Let $a, b, c,$ and $d$ be real numbers that satisfy the system of equations \begin{align*} a + b &= -3, \\ ab + bc + ca &= -4, \\ abc + bcd + cda + dab &= 14, \\ abcd &= 30. \end{align*} There exist relatively prime positive integers $m$ and $n$ such that $$a^2 + b^2 + c^2 + d^2 = \frac{m}{n}.$$Find $m + n$.

## Solution 1

From the fourth equation we get $d=\frac{30}{abc}.$ Substitute this into the third equation and you get $abc + \frac{30(ab + bc + ca)}{abc} = abc - \frac{120}{abc} = 14$. Hence $(abc)^2 - 14(abc)-120 = 0$. Solving, we get $abc = -6$ or $abc = 20$. From the first and second equation, we get $ab + bc + ca = ab-3c = -4 \Longrightarrow ab = 3c-4$. If $abc=-6$, substituting we get $c(3c-4)=-6$. If you try solving this you see that this does not have real solutions in $c$, so $abc$ must be $20$. So $d=\frac{3}{2}$. Since $c(3c-4)=20$, $c=-2$ or $c=\frac{10}{3}$. If $c=\frac{10}{3}$, then the system $a+b=-3$ and $ab = 6$ does not give you real solutions. So $c=-2$. Since you already know $d=\frac{3}{2}$ and $c=-2$, so you can solve for $a$ and $b$ pretty easily and see that $a^{2}+b^{2}+c^{2}+d^{2}=\frac{141}{4}$. So the answer is $\boxed{145}$.

~math31415926535 ~minor edit by Mathkiddie

## Solution 2

Note that $ab + bc + ca = -4$ can be rewritten as $ab + c(a+b) = -4$. Hence, $ab = 3c - 4$.

Rewriting $abc+bcd+cda+dab = 14$, we get $ab(c+d) + cd(a+b) = 14$. Substitute $ab = 3c - 4$ and solving, we get $$3c^{2} - 4c - 4d - 14 = 0.$$ We refer to this as Equation 1.

Note that $abcd = 30$ gives $(3c-4)cd = 30$. So, $3c^{2}d - 4cd = 30$, which implies $d(3c^{2} - 4c) = 30$ or $$3c^{2} - 4c = \frac{30}{d}.$$ We refer to this as Equation 2.

Substituting Equation 2 into Equation 1 gives, $\frac{30}{d} - 4d - 14 = 0$.

Solving this quadratic yields that $d \in \left\{-5, \frac{3}{2}\right\}$.

Now we just try these two cases:

For $d = \frac{3}{2}$ substituting in Equation 1 gives a quadratic in $c$ which has roots $c \in \left\{\frac{10}{3}, -2\right\}$.

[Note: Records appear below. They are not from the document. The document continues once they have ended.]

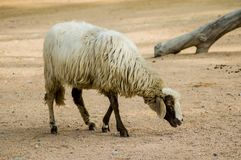 Sheep eating. A lonely sheep in a farm Stock Photography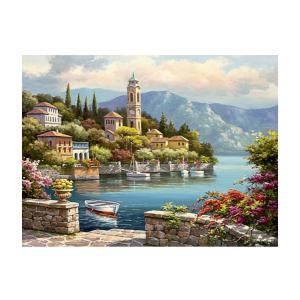 全14様式選ぶ デジタル油絵 数字 キャンバス 壁画 アートワーク 絵画 塗り絵 手塗り DIY絵 手作り 贈り物 - 様式1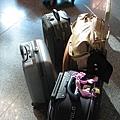 大家的行李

Again trying cases, by letting $c = -2$, we get $ab = 3c-4$, Hence $ab = -10$. We know that $a + b = -3$, Solving these we get $a = -5, b = 2$ or $a= 2, b = -5$ (doesn't matter due to symmetry in $a,b$).

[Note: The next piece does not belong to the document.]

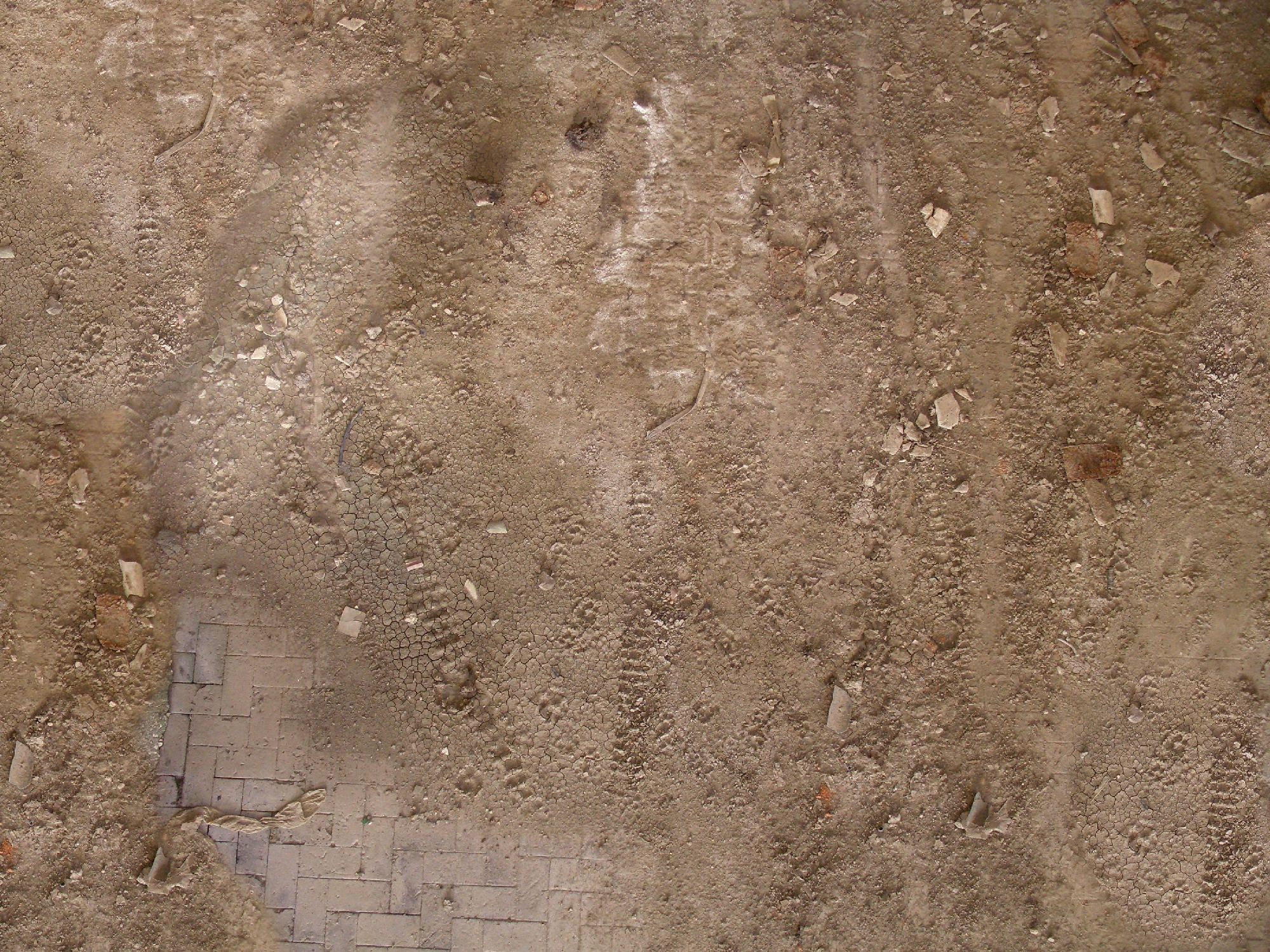 Dirt Ground Texture Example 2 Texture Pinterest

So, this case yields solutions $(a,b,c,d) = \left(-5, 2 , -2, \frac{3}{2}\right)$.

Similarly trying other three cases, we get no more solutions, Hence this is the solution for $(a,b,c,d)$.

Finally, $a^{2} + b^{2} + c^{2} + d^{2} = 25 + 4 + 4 + \frac{9}{4} = \frac{141}{4} = \frac{m}{n}$.

Therefore, $m + n = 141 + 4 = \boxed{145}$.

~Arnav Nigam

## Solution 3

For simplicity purposes, we number the given equations $(1),(2),(3),$ and $(4),$ in that order.

Rearranging $(2)$ and solving for $c,$ we have \begin{align*} ab+(a+b)c&=-4 \\ ab-3c&=-4 \\ c&=\frac{ab+4}{3}. \hspace{14mm} (5) \end{align*} Substituting $(5)$ into $(4)$ and solving for $d,$ we get \begin{align*} ab\left(\frac{ab+4}{3}\right)d&=30 \\ d&=\frac{90}{ab(ab+4)}. \hspace{5mm} (6) \end{align*} Substituting $(5)$ and $(6)$ into $(3)$ and simplifying, we rewrite the left side of $(3)$ in terms of $a$ and $b$ only: \begin{align*} ab\left[\frac{ab+4}{3}\right] + b\left[\frac{ab+4}{3}\right]\left[\frac{90}{ab(ab+4)}\right] + \left[\frac{ab+4}{3}\right]\left[\frac{90}{ab(ab+4)}\right]a + \left[\frac{90}{ab(ab+4)}\right]ab &= 14 \\ ab\left[\frac{ab+4}{3}\right] + \underbrace{\frac{30}{a} + \frac{30}{b}}_{\text{Group them.}} + \frac{90}{ab+4} &= 14 \\ ab\left[\frac{ab+4}{3}\right] + \frac{30(a+b)}{ab} + \frac{90}{ab+4} &= 14 \\ ab\left[\frac{ab+4}{3}\right] + \underbrace{\frac{-90}{ab} + \frac{90}{ab+4}}_{\text{Group them.}} &= 14 \\ ab\left[\frac{ab+4}{3}\right] - \frac{360}{ab(ab+4)}&=14. \end{align*} Let $t=ab(ab+4),$ from which $$\frac{t}{3}-\frac{360}{t}=14.$$ Multiplying both sides by $3t,$ rearranging, and factoring give $(t+18)(t-60)=0.$ Substituting back and completing the squares produce \begin{align*} \left[ab(ab+4)+18\right]\left[ab(ab+4)-60\right]&=0 \\ \left[(ab)^2+4ab+18\right]\left[(ab)^2+4ab-60\right]&=0 \\ \underbrace{\left[(ab+2)^2+14\right]}_{ab+2=\pm\sqrt{14}i\implies ab\not\in\mathbb R}\underbrace{\left[(ab+2)^2-64\right]}_{ab+2=\pm8}&=0 \\ ab&=6,-10. \end{align*} If $ab=6,$ then combining this with $(1),$ we know that $a$ and $b$ are the solutions of the quadratic $x^2+3x+6=0.$ Since the discriminant is negative, neither $a$ nor $b$ is a real number.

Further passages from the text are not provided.